Yılın ilk ayında Merkez Bankası hatırı sayılır bir miktarda döviz rezervi kaybettikten sonra şubat ayından sonra kaybettiği rezervleri yerine koymaya başladı. Dış kaynak girişi göreli olarak yavaşlayınca, Merkez Bankası’nın döviz rezervi biriktirme hızı da doğal olarak düştü. Net dış kaynak girişlerinin henüz büyüme dostu olabilecek düzeylere gelmediği anlaşılıyor.

MAL İHRACATI VE ALTIN
Geçen yılın ilk beş ayında 32.3 milyar dolar olan cari işlemler açığı bu yılın aynı döneminde 19.8 milyar dolara geriledi. İyileşme 12.5 milyar dolar oldu. Bunun 6 milyar dolarlık bölümü geçen yıl 5.3 milyar dolar net altın ithalatçısıyken, bu yıl 700 milyon dolar net altın ihracatçısı durumuna gelmemizden kaynaklandı. Altın hariç dış ticaret açığındaki (fob bazında) iyileşme de 5 milyar dolar oldu. İyileşmenin geri kalan kısmı hizmetler ve gelir dengesindeki iyileşmelerden geldi. Yılın geri kalan kısmında da bu eğilim devam ettiği takdirde, altın ticareti nedeniyle son yedi ayda cari işlemler açığında ek 5 milyar dolara varabilecek bir iyileşme bekleyebiliriz.

PORTFÖY GİRİŞLERİ
Altın hariç dış ticaret açığında 5 milyar dolar olan iyileşmenin tümü ihracat artışından kaynaklandı. Altın hariç ithalat (fob bazında) ilk beş ayda geçen yılki düzeyinde kaldı. Geçen yıla göre ilk üç ayda yüzde 1 artan altın hariç toplam ithalat nisan mayıs aylarında yüzde 1.3 düştü. İlk beş ayda altın hariç ithalat geçen yılın aynı düzeyindeydi. Bu veriler yılın ikinci üç ayında ekonomik büyümenin yavaşladığına işaret ediyor.

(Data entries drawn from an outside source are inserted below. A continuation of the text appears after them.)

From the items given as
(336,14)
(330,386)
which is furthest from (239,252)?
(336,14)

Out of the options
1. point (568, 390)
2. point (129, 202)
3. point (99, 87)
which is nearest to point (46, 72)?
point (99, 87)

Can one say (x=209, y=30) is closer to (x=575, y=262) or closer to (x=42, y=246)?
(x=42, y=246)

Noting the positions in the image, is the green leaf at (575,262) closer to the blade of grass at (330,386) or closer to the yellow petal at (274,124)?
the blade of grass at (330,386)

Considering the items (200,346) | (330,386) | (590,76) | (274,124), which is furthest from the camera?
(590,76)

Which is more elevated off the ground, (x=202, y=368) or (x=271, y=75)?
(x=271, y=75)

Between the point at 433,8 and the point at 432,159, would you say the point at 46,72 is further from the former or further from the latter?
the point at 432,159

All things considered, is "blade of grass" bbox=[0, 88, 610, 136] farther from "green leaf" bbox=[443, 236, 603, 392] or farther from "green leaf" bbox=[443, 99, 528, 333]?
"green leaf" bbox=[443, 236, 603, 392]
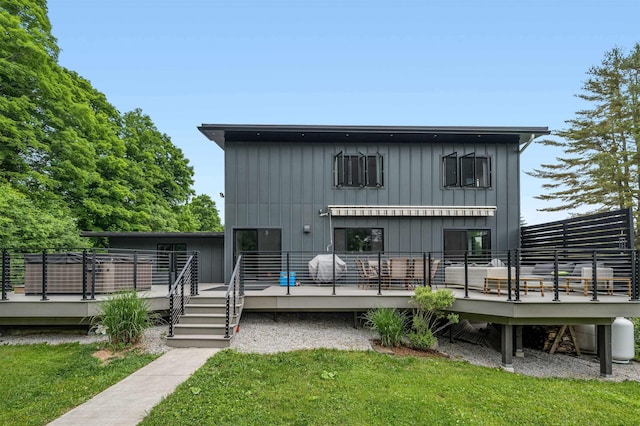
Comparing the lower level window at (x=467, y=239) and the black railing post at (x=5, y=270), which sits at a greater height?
the lower level window at (x=467, y=239)

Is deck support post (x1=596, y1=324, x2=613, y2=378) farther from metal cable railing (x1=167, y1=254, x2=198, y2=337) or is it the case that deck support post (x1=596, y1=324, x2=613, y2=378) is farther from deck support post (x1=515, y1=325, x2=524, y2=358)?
metal cable railing (x1=167, y1=254, x2=198, y2=337)

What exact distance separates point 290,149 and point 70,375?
8101 mm

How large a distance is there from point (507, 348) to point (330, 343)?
3.48 meters

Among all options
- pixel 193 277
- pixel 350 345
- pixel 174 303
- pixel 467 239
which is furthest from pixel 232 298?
pixel 467 239

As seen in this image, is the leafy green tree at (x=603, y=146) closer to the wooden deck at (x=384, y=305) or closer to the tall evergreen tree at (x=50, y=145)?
the wooden deck at (x=384, y=305)

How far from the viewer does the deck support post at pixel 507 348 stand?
713cm

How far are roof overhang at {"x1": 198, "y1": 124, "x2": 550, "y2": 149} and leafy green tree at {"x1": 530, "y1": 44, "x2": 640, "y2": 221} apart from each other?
13.1 meters

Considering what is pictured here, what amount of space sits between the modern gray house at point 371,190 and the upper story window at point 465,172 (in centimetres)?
3

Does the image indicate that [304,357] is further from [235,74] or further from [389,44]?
[235,74]

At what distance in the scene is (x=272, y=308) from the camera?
27.8 feet

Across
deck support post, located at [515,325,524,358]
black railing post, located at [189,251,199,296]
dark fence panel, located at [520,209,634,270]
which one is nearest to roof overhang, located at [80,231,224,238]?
black railing post, located at [189,251,199,296]

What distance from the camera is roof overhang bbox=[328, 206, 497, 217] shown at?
11.1 meters

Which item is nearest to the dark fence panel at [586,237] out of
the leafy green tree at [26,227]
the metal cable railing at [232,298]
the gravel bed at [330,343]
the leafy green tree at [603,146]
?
the gravel bed at [330,343]

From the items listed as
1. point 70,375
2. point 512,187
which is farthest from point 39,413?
point 512,187
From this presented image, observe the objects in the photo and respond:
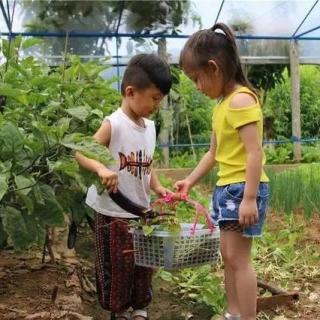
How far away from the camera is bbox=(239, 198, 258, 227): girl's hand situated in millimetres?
1911

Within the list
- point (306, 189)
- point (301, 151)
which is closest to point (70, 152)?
point (306, 189)

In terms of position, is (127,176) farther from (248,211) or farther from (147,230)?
(248,211)

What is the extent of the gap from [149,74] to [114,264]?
0.68m

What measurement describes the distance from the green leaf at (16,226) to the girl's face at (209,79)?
0.73 metres

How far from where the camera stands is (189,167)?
293 inches

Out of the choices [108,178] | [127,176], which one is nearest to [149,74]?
[127,176]

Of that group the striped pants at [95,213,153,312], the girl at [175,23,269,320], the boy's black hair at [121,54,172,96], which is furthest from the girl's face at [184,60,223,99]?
the striped pants at [95,213,153,312]

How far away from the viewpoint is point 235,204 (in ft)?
6.56

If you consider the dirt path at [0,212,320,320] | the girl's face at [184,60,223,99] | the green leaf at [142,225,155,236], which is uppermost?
the girl's face at [184,60,223,99]

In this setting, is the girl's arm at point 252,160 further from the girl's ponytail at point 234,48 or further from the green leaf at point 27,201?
the green leaf at point 27,201

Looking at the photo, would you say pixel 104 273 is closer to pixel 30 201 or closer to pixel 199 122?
pixel 30 201

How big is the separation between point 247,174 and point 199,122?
7.77m

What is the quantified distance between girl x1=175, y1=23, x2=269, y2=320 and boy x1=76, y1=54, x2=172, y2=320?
0.56 ft

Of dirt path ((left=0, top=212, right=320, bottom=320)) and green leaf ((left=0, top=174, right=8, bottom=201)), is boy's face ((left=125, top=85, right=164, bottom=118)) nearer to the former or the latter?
dirt path ((left=0, top=212, right=320, bottom=320))
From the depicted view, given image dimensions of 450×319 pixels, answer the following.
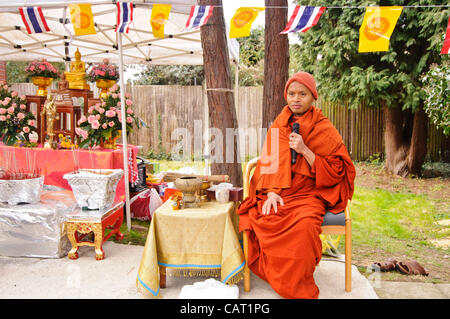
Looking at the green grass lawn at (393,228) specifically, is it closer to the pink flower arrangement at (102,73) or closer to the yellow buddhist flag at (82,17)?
the pink flower arrangement at (102,73)

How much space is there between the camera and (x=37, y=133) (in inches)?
181

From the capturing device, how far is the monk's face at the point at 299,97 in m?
2.85

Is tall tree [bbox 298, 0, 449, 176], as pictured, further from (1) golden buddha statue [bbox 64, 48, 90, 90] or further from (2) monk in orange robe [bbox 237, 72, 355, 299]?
(1) golden buddha statue [bbox 64, 48, 90, 90]

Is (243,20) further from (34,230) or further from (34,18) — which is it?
(34,230)

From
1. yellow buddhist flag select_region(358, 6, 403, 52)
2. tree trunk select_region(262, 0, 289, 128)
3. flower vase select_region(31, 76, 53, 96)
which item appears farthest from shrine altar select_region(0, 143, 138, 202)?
yellow buddhist flag select_region(358, 6, 403, 52)

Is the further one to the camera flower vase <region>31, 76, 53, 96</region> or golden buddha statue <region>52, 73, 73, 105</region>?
flower vase <region>31, 76, 53, 96</region>

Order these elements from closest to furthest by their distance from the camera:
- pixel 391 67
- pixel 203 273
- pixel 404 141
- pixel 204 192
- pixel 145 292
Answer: pixel 145 292
pixel 203 273
pixel 204 192
pixel 391 67
pixel 404 141

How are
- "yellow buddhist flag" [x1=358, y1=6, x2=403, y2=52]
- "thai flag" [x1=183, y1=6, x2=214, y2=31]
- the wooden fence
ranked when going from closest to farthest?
"yellow buddhist flag" [x1=358, y1=6, x2=403, y2=52]
"thai flag" [x1=183, y1=6, x2=214, y2=31]
the wooden fence

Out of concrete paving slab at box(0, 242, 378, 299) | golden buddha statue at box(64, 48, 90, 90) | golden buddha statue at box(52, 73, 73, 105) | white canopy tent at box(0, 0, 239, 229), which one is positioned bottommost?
concrete paving slab at box(0, 242, 378, 299)

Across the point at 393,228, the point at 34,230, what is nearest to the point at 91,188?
the point at 34,230

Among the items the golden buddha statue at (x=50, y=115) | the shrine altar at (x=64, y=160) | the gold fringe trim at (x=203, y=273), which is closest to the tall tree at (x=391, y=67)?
the shrine altar at (x=64, y=160)

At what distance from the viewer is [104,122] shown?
4.21 metres

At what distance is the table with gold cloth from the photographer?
268cm

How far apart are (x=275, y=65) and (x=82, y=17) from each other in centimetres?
214
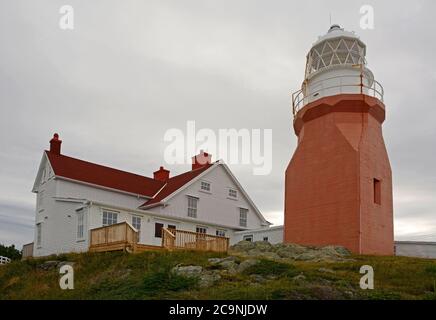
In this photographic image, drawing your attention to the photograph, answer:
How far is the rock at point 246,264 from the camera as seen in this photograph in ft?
50.8

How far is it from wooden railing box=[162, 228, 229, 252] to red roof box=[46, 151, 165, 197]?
10.4 meters

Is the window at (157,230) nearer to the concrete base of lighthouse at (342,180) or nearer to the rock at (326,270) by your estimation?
the concrete base of lighthouse at (342,180)

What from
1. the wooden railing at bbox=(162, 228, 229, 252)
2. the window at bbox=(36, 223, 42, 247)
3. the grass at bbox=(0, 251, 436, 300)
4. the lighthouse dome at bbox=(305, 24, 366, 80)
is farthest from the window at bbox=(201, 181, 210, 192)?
the grass at bbox=(0, 251, 436, 300)

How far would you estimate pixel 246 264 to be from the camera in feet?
51.7

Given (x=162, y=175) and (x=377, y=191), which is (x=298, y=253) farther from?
(x=162, y=175)

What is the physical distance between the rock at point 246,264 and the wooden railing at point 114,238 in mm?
5298

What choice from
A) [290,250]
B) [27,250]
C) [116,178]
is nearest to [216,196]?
[116,178]

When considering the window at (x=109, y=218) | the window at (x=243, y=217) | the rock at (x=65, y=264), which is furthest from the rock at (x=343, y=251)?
the window at (x=243, y=217)

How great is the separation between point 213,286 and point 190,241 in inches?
314

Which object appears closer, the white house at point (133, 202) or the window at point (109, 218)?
the window at point (109, 218)

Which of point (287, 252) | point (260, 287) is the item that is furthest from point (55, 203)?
point (260, 287)

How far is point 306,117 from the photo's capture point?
2355 cm
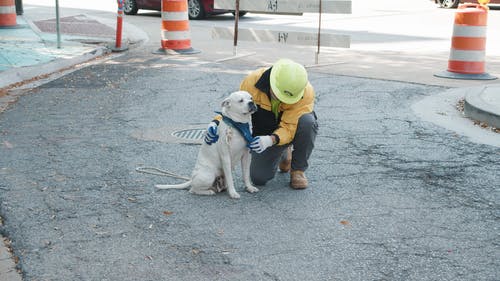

Cari işlemler açığını sınırlayan en önemli değişken ekonomiye giren net dış finansman ve bunun döviz kuru gibi değişkenler üzerindeki etkisi. Yılın başında yaşanan döviz kuru krizinin dış kaynak girişine olan yansıması bankaların dış borçlanmaları ve portföy yatırımları kalemlerinde oldu. Ocak ayında bankalar net 4.1 milyar dolar kadar dış borç ödemek zorunda kaldılar. Şubat ve mart aylarında da toplam 2.5 milyar dolar portföy yatırımlarından net çıkış yaşandı. Nisan ve mayıs aylarında portföy yatırımlarındaki olumsuzluk durdu. Ama, geçen yılki düzeyine gelemedi.
Nisan ve mayıs aylarında toplam 5.5 milyar dolar kadar portföy hareketlerinden net giriş oldu. Geçen yıl aynı aylarda portföy hareketlerinden net giriş 10 milyar doları aşmıştı. Bankaların net dış borçlanmaları nisan ve mayıs aylarında geçen yılki düzeyinde, 4 milyar dolar civarında kaldı. Faizlerin yükselmiş olmasına rağmen portföy hareketlerindeki göreli durgunluk dikkate değer. Bu durgunluk döviz kurlarının belli bir düzeyin altına gelmesini de engelleyen bir etken. Dövizin göreli pahalılığı ve kur beklentilerinin oynaklığı da ekonomik büyüme üzerinde bir kısıt oluşturuyor.